**** Vorliegender Text

Statt Kiefern werden Laubbäume gepflanzt, um Brandenburg vor dem Austrocknen zu schützen

Ferch. Der Wald könnte Brandenburg und Berlin vor der wohl schlimmsten Folge einer Klimaveränderung bewahren: dem Mangel an Grundwasser. Schon jetzt zieht sich das Wasser im Untergrund um jährlich ein bis drei Zentimeter im Durchschnitt zurück, in einigen Landesteilen ist der Rückgang noch dramatischer. In den vergangenen zwei Jahrzehnten verringerte sich außerdem die Abflussmenge der Brandenburger Flüsse um die Hälfte. Damit Brandenburg nicht irgendwann gänzlich auf dem Trockenen sitzt, müssen die immer weniger werdenden Niederschläge möglichst lange gespeichert werden. Dazu startet Brandenburg jetzt ein ehrgeiziges Programm zum Waldumbau: Bis 2045 soll der Anteil der Mischwälder von jetzt knapp 20 Prozent auf 41 Prozent erhöht werden.

********

▸ Schriftliche Aufgabe:
Schreiben Sie den obigen Text über den Waldumbau in Brandenburg vollständig und wortgetreu nieder.

**** Dateneinträge

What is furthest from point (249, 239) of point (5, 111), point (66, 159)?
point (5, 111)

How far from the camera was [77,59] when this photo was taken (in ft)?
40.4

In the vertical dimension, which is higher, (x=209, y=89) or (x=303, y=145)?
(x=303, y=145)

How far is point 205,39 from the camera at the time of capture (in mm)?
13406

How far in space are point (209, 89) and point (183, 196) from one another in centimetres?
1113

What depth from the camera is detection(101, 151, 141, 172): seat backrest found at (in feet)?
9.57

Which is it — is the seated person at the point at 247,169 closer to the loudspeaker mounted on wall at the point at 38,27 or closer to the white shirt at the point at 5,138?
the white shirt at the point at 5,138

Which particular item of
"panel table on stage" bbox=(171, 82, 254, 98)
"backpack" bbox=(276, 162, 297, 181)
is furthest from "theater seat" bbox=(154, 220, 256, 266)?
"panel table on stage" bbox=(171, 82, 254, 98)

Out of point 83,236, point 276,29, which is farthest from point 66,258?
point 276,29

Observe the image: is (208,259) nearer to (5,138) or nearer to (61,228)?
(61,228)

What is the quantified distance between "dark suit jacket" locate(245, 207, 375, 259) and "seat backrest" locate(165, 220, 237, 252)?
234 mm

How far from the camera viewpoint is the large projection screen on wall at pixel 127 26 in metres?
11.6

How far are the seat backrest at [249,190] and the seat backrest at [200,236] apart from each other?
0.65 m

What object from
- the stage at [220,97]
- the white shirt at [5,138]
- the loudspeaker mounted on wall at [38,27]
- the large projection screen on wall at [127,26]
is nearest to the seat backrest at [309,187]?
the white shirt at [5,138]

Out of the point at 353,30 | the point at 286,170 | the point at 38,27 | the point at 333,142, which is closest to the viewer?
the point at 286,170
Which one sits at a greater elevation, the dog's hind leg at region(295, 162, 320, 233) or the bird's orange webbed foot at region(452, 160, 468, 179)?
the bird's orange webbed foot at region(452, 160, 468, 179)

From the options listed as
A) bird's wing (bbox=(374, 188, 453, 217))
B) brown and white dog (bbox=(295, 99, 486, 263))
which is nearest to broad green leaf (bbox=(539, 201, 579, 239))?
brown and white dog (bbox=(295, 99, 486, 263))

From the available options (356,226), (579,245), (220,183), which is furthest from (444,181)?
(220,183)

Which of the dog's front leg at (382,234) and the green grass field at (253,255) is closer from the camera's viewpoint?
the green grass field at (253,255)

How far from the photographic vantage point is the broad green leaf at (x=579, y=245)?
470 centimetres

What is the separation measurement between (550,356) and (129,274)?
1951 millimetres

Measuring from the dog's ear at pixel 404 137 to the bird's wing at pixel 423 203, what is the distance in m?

********

▸ Antwort zur Aufgabe:
Statt Kiefern werden Laubbäume gepflanzt, um Brandenburg vor dem Austrocknen zu schützen

Ferch. Der Wald könnte Brandenburg und Berlin vor der wohl schlimmsten Folge einer Klimaveränderung bewahren: dem Mangel an Grundwasser. Schon jetzt zieht sich das Wasser im Untergrund um jährlich ein bis drei Zentimeter im Durchschnitt zurück, in einigen Landesteilen ist der Rückgang noch dramatischer. In den vergangenen zwei Jahrzehnten verringerte sich außerdem die Abflussmenge der Brandenburger Flüsse um die Hälfte. Damit Brandenburg nicht irgendwann gänzlich auf dem Trockenen sitzt, müssen die immer weniger werdenden Niederschläge möglichst lange gespeichert werden. Dazu startet Brandenburg jetzt ein ehrgeiziges Programm zum Waldumbau: Bis 2045 soll der Anteil der Mischwälder von jetzt knapp 20 Prozent auf 41 Prozent erhöht werden.